The Brazilian Atlantic Forest: How much is left, and how is the remaining forest distributed? Implications for conservation
Introduction
Landscape structure parameters have been recognized as useful biodiversity surrogates, and are used in different steps of conservation planning (Williams et al., 2002, Lindenmayer et al., 2008). Some rules of thumb are employed within a landscape perspective, such as the conservation of large fragments with high structural connectivity, whether provided by corridors, stepping stones, or high permeability of the surrounding matrix (Umetsu and Pardini, 2007, Umetsu et al., 2008, Uezu et al., 2008, Fonseca et al., 2009, Pardini et al., 2009, Vieira et al., 2009); as well as targeting the preservation of as much as possible of all natural landscape heterogeneity (Forman and Collinge, 1997, Haila, 2002, Fischer et al., 2006, Lindenmayer et al., 2006, Metzger, 2006). Although they have some limitations, such as not considering how different species perceive features of the landscape (e.g., functional connectivity), landscape structure parameters can be particularly useful to establish general guidelines for conservation planning where broad-scale species inventories and biodiversity distribution patterns are still unavailable (Fairbanks et al., 2001; see Uehara-Prado et al., 2009 for a example of ecological indicators), which is the case for most tropical areas.
The Atlantic Forest was one of the largest rainforests of the Americas, originally covering around 150 million ha (Fig. 1), in highly heterogeneous environmental conditions. Its latitudinal range is around 29°, extending into tropical and subtropical regions. The wide longitudinal range is also important in producing differences in forest composition, because of the decreased rainfall away from the coasts. Coastal areas receive large amounts of rain year-round, reaching more than 4000 mm, while inland forests receive around 1000 mm/year (Câmara, 2003). These geographical characteristics, combined with the large altitudinal range, have favored high diversity and endemism, including more than 20,000 species of plants, 261 species of mammals, 688 species of birds, 200 species of reptiles, 280 species of amphibians, and many more species that still require scientific description (Goerck, 1997, Mittermeier et al., 1999, da Silva and Casteleti, 2003). The Atlantic Forest flora and fauna may include 1–8% of the world’s total species (Silva and Casteleti, 2003).

» Given data:

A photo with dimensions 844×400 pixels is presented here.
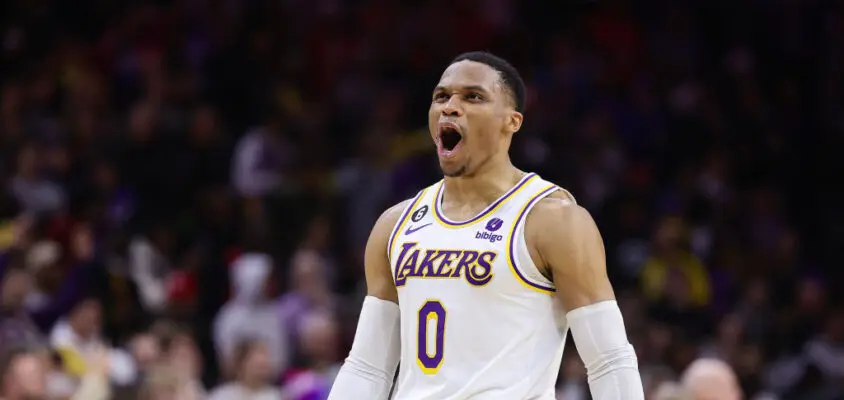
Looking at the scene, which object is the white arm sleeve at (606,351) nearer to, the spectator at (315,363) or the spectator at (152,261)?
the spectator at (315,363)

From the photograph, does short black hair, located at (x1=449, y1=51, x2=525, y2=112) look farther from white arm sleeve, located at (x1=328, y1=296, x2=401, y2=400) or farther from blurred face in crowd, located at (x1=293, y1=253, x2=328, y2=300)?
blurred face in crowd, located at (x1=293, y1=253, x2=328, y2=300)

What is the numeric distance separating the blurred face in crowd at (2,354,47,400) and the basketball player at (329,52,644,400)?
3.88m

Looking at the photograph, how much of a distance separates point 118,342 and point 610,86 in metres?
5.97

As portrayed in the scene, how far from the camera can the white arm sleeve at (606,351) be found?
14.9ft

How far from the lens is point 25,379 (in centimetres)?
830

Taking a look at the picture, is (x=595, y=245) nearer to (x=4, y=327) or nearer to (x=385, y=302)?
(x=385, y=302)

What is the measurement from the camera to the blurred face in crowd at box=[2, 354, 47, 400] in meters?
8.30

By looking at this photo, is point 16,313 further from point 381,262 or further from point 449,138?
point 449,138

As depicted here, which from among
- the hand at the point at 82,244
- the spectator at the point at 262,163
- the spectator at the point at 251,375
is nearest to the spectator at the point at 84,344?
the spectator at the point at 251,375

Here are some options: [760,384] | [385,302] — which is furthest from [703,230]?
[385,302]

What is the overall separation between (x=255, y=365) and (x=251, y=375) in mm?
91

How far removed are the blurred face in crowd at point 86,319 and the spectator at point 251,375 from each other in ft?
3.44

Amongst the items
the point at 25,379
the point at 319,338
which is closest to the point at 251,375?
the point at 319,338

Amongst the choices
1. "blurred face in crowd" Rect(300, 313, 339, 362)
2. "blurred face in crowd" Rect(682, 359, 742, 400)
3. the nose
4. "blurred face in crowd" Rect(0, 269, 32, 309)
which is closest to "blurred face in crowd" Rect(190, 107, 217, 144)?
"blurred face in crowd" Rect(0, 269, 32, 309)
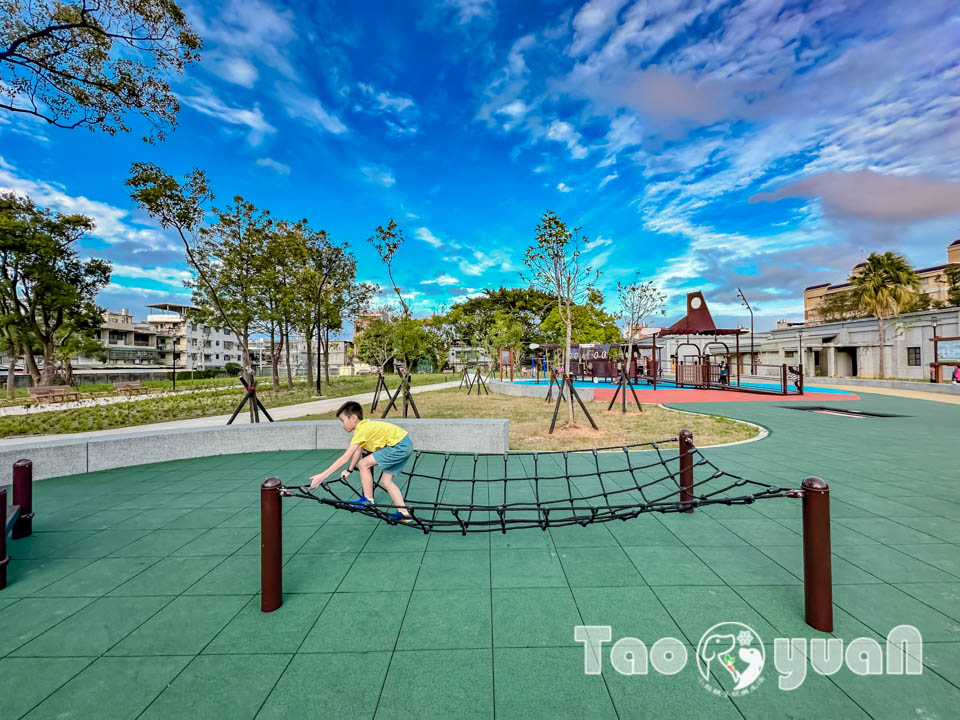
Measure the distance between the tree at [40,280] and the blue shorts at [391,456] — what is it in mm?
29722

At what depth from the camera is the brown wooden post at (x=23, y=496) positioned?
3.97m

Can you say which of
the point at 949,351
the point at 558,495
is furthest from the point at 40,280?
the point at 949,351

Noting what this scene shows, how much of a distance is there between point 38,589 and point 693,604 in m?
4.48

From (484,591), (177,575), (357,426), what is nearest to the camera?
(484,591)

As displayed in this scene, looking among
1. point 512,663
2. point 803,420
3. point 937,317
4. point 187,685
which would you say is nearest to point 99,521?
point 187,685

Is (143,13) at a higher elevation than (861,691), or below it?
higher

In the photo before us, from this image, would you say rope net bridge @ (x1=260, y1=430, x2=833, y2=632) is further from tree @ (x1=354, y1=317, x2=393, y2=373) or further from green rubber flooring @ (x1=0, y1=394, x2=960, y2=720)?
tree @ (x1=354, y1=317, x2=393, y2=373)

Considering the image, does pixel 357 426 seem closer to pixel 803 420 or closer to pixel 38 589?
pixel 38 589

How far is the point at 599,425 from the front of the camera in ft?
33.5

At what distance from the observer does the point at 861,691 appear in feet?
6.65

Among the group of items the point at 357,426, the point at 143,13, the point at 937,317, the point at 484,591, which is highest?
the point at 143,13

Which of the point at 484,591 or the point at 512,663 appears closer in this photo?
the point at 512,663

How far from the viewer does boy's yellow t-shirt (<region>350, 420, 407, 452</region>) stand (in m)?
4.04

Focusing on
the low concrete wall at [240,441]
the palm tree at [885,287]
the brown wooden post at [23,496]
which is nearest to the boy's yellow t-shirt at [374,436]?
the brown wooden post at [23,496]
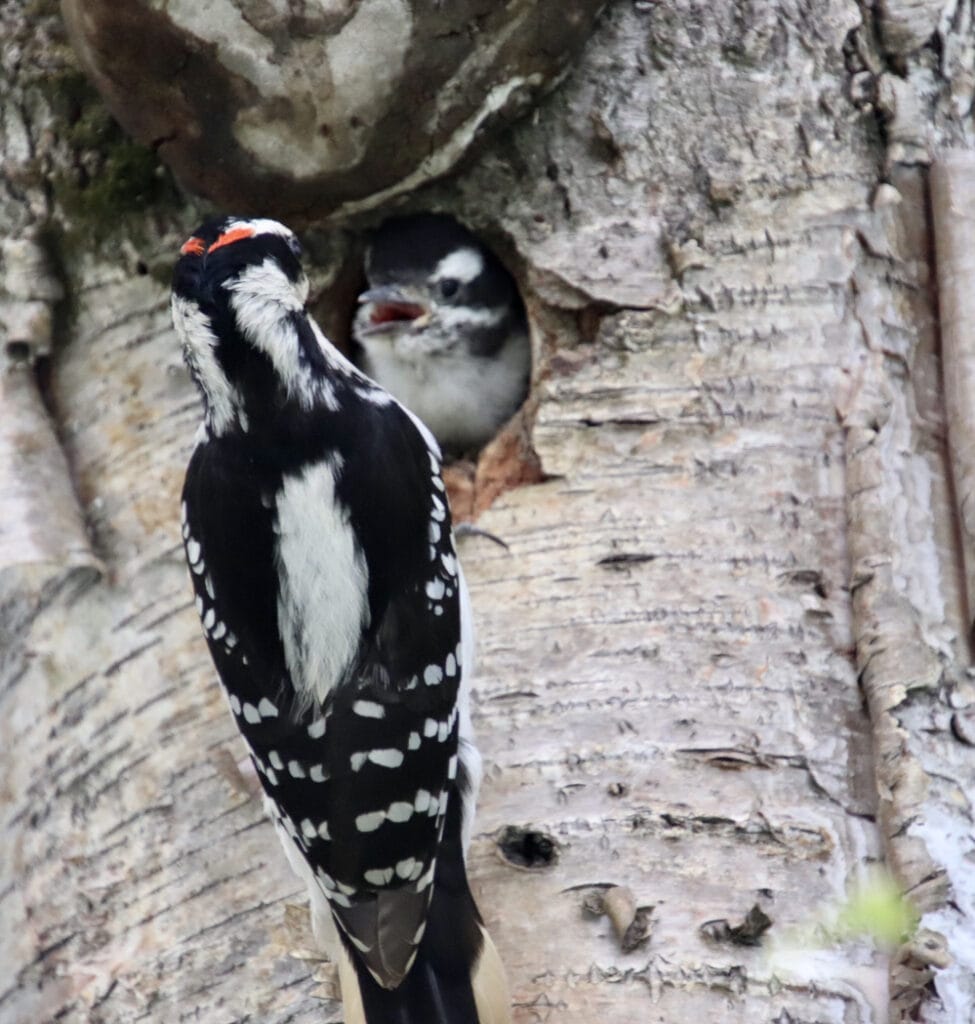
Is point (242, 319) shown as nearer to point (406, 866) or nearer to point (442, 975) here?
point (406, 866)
==
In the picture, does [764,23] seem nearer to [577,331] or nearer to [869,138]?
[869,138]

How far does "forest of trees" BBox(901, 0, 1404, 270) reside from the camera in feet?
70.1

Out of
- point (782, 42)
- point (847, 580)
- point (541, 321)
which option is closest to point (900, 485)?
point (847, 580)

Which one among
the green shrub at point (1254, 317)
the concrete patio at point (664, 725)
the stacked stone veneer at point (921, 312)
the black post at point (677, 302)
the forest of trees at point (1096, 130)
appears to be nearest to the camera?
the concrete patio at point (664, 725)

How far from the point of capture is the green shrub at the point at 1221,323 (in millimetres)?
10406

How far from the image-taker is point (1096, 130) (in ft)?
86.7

» Exercise: Pick up the article on the Brazilian Atlantic Forest after its last sentence and write what comes next.

» Answer to the exercise:
Most of the remaining Atlantic Forest exists in small fragments (<100 ha; Ranta et al., 1998) that are isolated from each other and are composed by second-growth forests in early to medium stages of succession (Viana et al., 1997, Metzger, 2000, Metzger et al., 2009). The few large fragments survived in locations where the steep terrain made human occupation particularly difficult (Silva et al., 2007). This present-day fragmentation has led to a large proportion of the forest’s vast biodiversity being threatened to extinction; for example more than 70% of the 199 endemic bird species are threatened or endangered (Parker et al., 1996, Stotz et al., 1996, Goerck, 1997).
In these heterogeneous and highly diverse forests, which still hold many still-unknown species (Lewinsohn and Prado, 2005), biodiversity inventories are complex, expensive and time-consuming (Gardner et al., 2008; but see Uehara-Prado et al., 2009). Despite the large amount of biological data generated in the Atlantic Forest region in recent decades (da Silva et al., 2004, da Silva and Casteleti, 2003), the lack of standardized inventory protocols and sampling efforts with poor spatial distribution have resulted in significant geographical data gaps, making it particularly difficult to use this information for conservation planning by the usual methods (see Margules and Pressey, 2000, Groves et al., 2002). At local scales, enough biological data is available for some areas to support conservation plans, but great difficulties arise in planning conservation actions for large regions. Moreover, most of the data are insufficient to properly support conservation planning, and thus, abiotic surrogates such as landscape structure parameters are in most cases the only alternative (Metzger et al., 2008). In this context, the amount of habitat and fragmentation, which are key factors for biodiversity conservation (Wilcox and Murphy, 1985, Fahrig, 2003), are important variables to be considered in landscape planning and management for biodiversity conservation.
Despite the potential of using landscape structure parameters in conservation planning, information on landscape structure in the Atlantic Forest is only available for small regions (<300,000 ha, Jorge and Garcia, 1997, Viana et al., 1997, Ranta et al., 1998). The only data available for the entire Atlantic Forest region is the percentage of the remaining forest, but even in this case there are huge discrepancies among the different methods employed (e.g., 7–8% of the forest remains according to SOS Mata Atlântica/INPE, 1993, 2000 and Galindo-Leal and Câmara, 2003; 10.6% according to SOS Mata Atlântica/INPE, 2008; and 27% according to IESB et al., 2007, Cruz and Vicens, in press).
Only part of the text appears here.